Figure 6. Temporal summation of AMPA-R mediated EPSPs at different holding potentials evoked by stimulation of retinal afferents

Responses to 50 Hz pulse train stimulation during blockade of NMDA-Rs with 15 μm CPP. Averages of 5 repetitions of stimulation. Dashed lines, single exponential functions fitted to EPSP peaks.

Figure 7. Temporal summation of evoked EPSPs at different pulse train frequencies

Responses to three different frequencies of pulse train stimulation at a holding potential of −50 mV. A, results for the NMDA component. Grey traces, responses in the control condition before wash-in of AMPA-R antagonist. Black traces, responses after application of 10 μm NBQX. B, results for the AMPA component. Grey traces, responses in control condition before wash-in of NMDA-R antagonist. Black traces, responses after application of 15 μm CPP. Data in A and B are from two different cells. Each trace is an average of 5 responses.
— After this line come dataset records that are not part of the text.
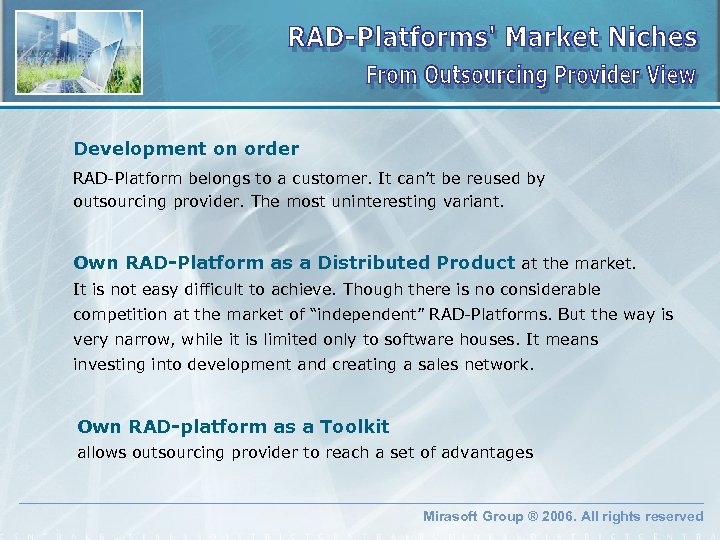 RAD-Platforms' Market Niches
From Outsourcing Provider View

Development on order

RAD-Platform belongs to a customer. It can't be reused by outsourcing provider. The most uninteresting variant.

Own RAD-Platform as a Distributed Product at the market.
It is not easy difficult to achieve. Though there is no considerable competition at the market of "independent" RAD-Platforms. But the way is very narrow, while it is limited only to software houses. It means investing into development and creating a sales network.

Own RAD-platform as a Toolkit
allows outsourcing provider to reach a set of advantages

Mirasoft Group ® 2006. All rights reserved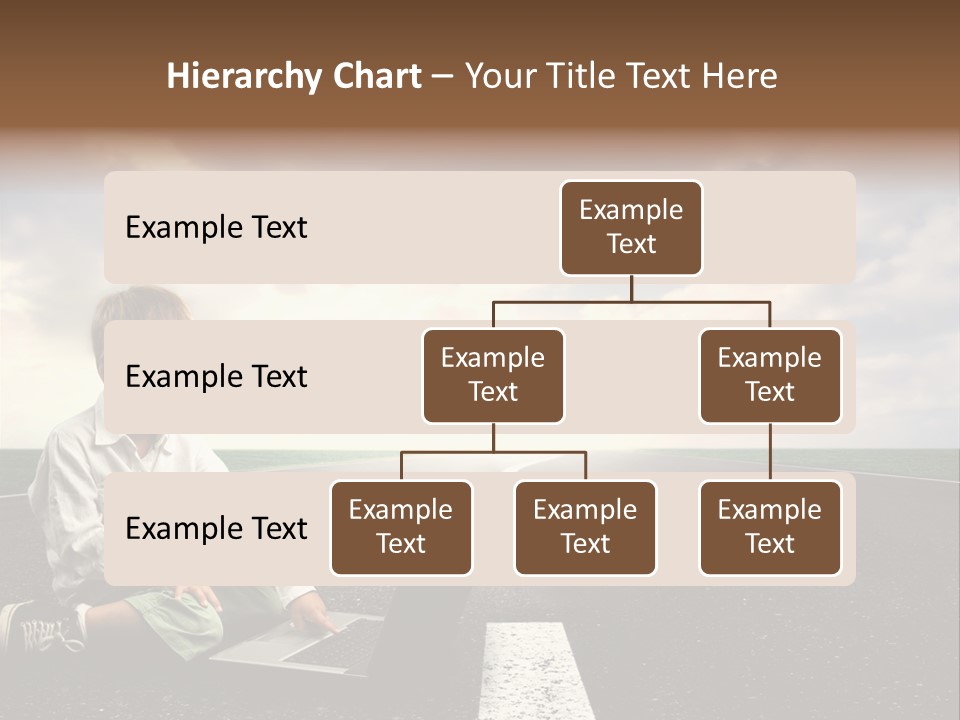 Hierarchy Chart – Your Title Text Here

Example Text

Example Text

Example Text

Example Text

Example Text

Example Text

Example Text

Example Text

Example Text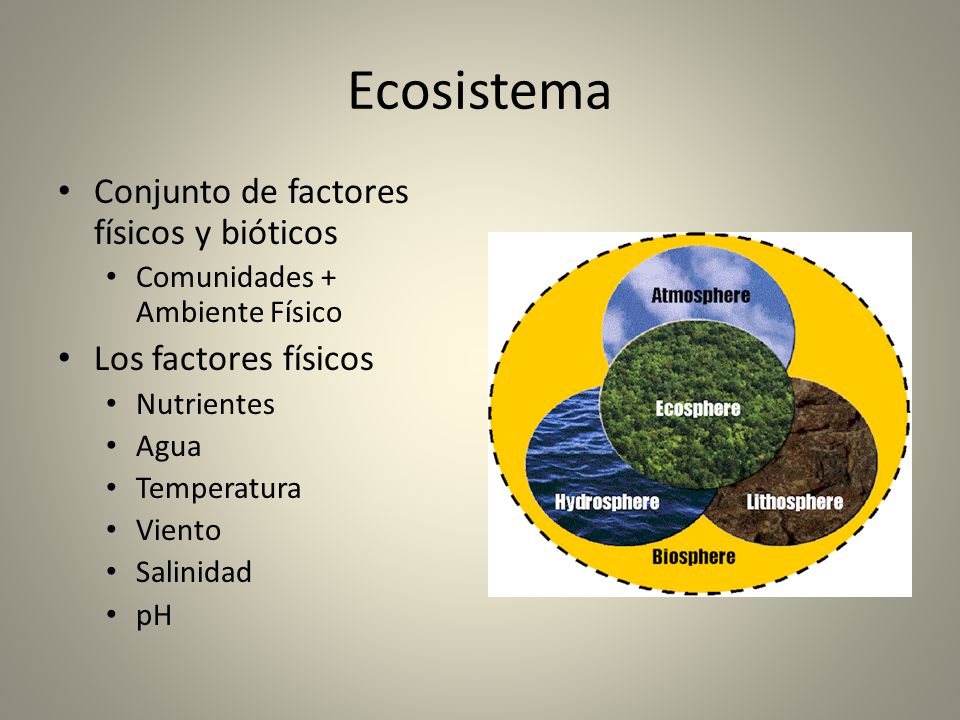 Ecosistema

• Conjunto de factores físicos y bióticos
  • Comunidades + Ambiente Físico
• Los factores físicos
  • Nutrientes
  • Agua
  • Temperatura
  • Viento
  • Salinidad
  • pH

Atmosphere
Ecosphere
Hydrosphere
Lithosphere
Biosphere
Figure 8. Spike-firing pattern and spike timing to train stimulation of retinal afferents at different holding potentials

Each trace is from single train stimulation at 50 Hz. A, left, results for the NMDA component. Upper trace, response in the control condition before application of the AMPA-R antagonist. The other traces were recorded after blockade of AMPA-Rs with 10 μm NBQX. Right, histograms showing the distribution of latencies of the spikes, in the respective conditions, calculated from the closest preceding pulse in the train stimulus. Each histogram is based on spikes from 10 repetitions of the train stimulation. Bin width, 1 ms. The uppermost histogram (with grey bars) is for the control condition. B, left, results for the AMPA component. Uppermost trace, for the control condition before application of antagonist. The other traces, after wash-in of 15 μm CPP. Right, histograms of spike latencies for spikes from 10 train stimulations, as in A.
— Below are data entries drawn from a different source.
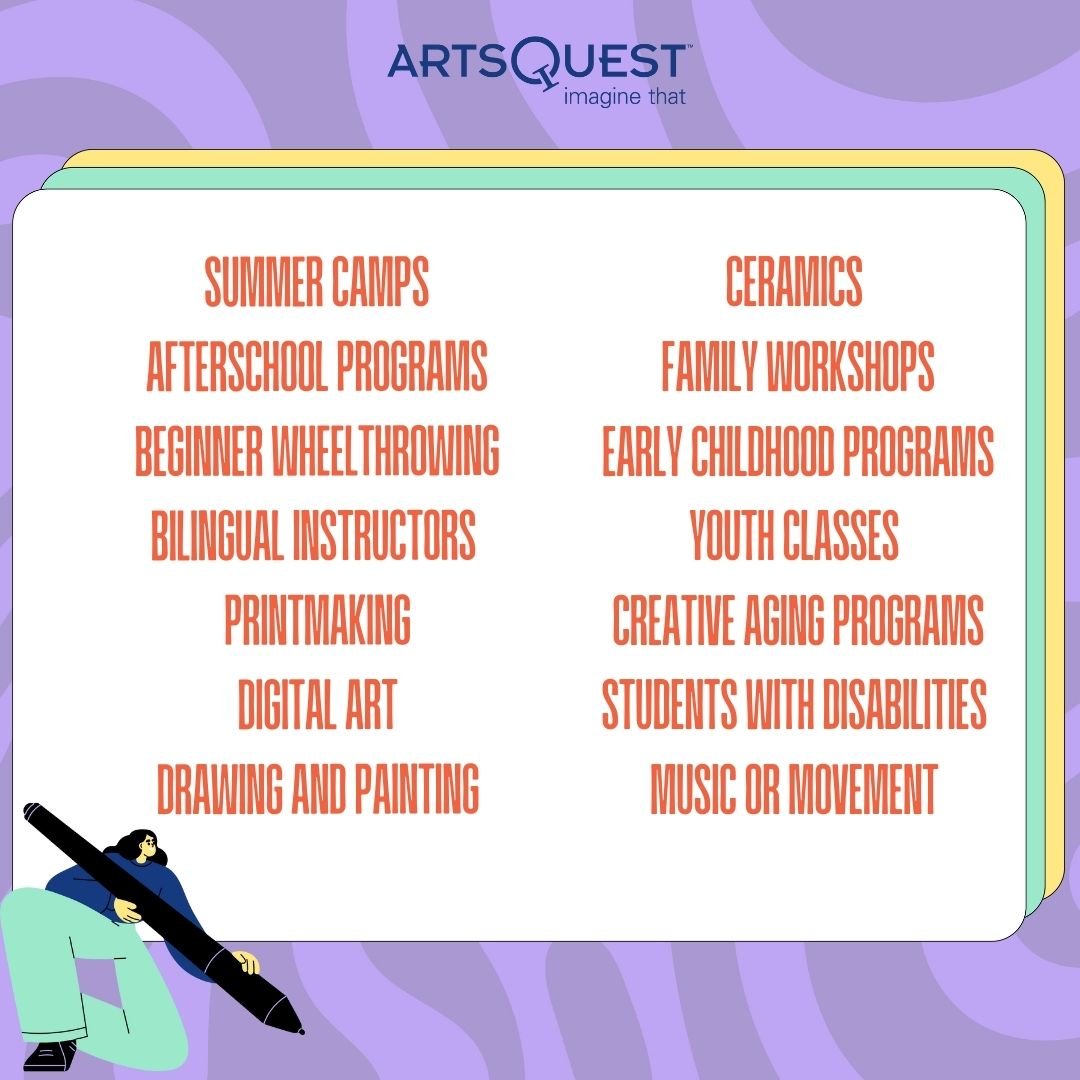 ARTSQUEST™
imagine that

SUMMER CAMPS
AFTERSCHOOL PROGRAMS
BEGINNER WHEELTHROWING
BILINGUAL INSTRUCTORS
PRINTMAKING
DIGITAL ART
DRAWING AND PAINTING

CERAMICS
FAMILY WORKSHOPS
EARLY CHILDHOOD PROGRAMS
YOUTH CLASSES
CREATIVE AGING PROGRAMS
STUDENTS WITH DISABILITIES
MUSIC OR MOVEMENT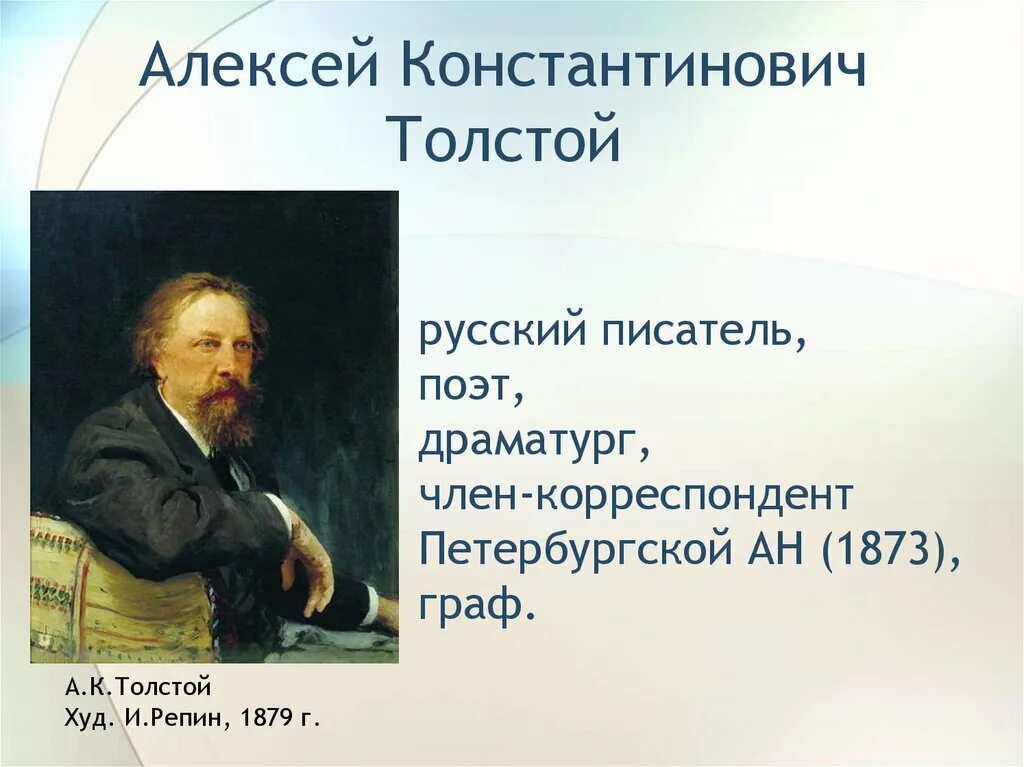 Алексей Константинович Толстой

русский писатель,
поэт,
драматург,
член-корреспондент Петербургской АН (1873),
граф.

А.К.Толстой
Худ. И.Репин, 1879 г.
Figure 9. Similarities between NMDA-R mediated responses to pulse-train stimulation and responses to a current step

A, left, firing pattern evoked at three different holding potentials by pulse train stimulation of retinal afferents at 80 Hz during application of 10 μm NBQX. Right, corresponding distribution of spike latencies, as in Fig. 8. B, similar results as in A except for train stimulation at 100 Hz. C, firing pattern evoked by a depolarizing current step (50 pA) delivered at the same three holding potentials as in A. D, firing pattern evoked by a depolarizing current step (100 pA) at the same three holding potentials as in A.
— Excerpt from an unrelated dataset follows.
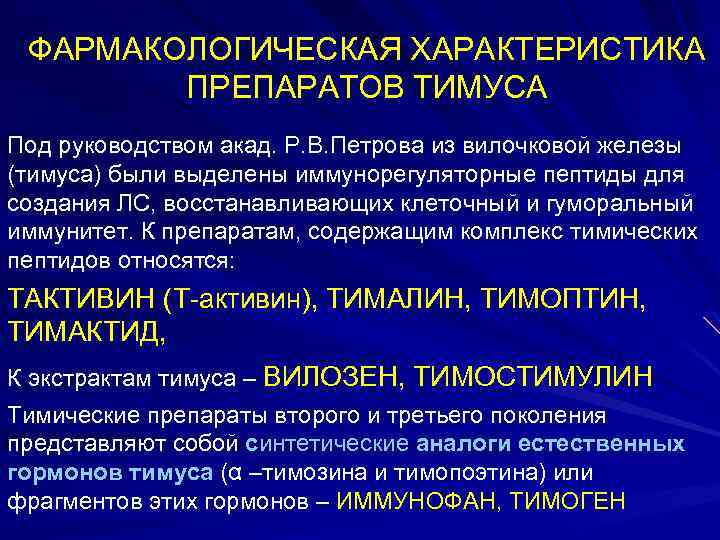 ФАРМАКОЛОГИЧЕСКАЯ ХАРАКТЕРИСТИКА ПРЕПАРАТОВ ТИМУСА

Под руководством акад. Р.В.Петрова из вилочковой железы (тимуса) были выделены иммунорегуляторные пептиды для создания ЛС, восстанавливающих клеточный и гуморальный иммунитет. К препаратам, содержащим комплекс тимических пептидов относятся:

ТАКТИВИН (Т-активин), ТИМАЛИН, ТИМОПТИН, ТИМАКТИД,

К экстрактам тимуса – ВИЛОЗЕН, ТИМОСТИМУЛИН

Тимические препараты второго и третьего поколения представляют собой синтетические аналоги естественных гормонов тимуса (α –тимозина и тимопоэтина) или фрагментов этих гормонов – ИММУНОФАН, ТИМОГЕН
Figure 10. Influence of immediately preceding synaptic input on the EPSP amplitudes evoked by pulse train stimulation at different holding potentials

Comparison of responses to two different patterns of pulse train stimulation of retinal afferents. Black traces, responses to a three-part stimulus train with the first part consisting of 5 pulses at 20 Hz, the second part with 10 pulses at 50 Hz, and the third part with 5 pulses at 20 Hz. Grey traces, control recordings of responses to the 50 Hz train stimulus alone. A, responses of the NMDA component. Top panel, control before wash-in of AMPA-R antagonist. Lower panels, traces at different membrane potentials after blockade of AMPA-Rs with 10 μm NBQX. B, responses of the AMPA component. Top panel, control before wash-in of NMDA-R antagonist. Lower panels, traces after blockade of NMDA-Rs with 15 μm CPP. Each trace is an average of 5 responses. The data in A and B are from two different cells.

Figure 11. Influence of immediately preceding synaptic input on spike patterns evoked by pulse train stimulation at different holding potentials

Comparison of responses to the same two patterns of pulse train stimulation of retinal afferents as in Fig. 10. For each holding potential there is a pair of traces; the upper trace is response to the 50 Hz train in the control condition without preceding synaptic input; the lower trace is response in the condition with 5 pulses at 20 Hz preceding and following the 50 Hz train. A, responses of the NMDA component. Top pair of panels, control before wash-in of AMPA-R antagonist. Lower pairs of panels, traces at different membrane potentials after blockade of AMPA-Rs with 10 μm NBQX. B, responses for the AMPA component. Top pair of panels, control before wash-in of NMDA-R antagonist. Lower pairs of panels, traces after blockade of NMDA-Rs with 15 μm CPP. The data in A and B are from two different cells.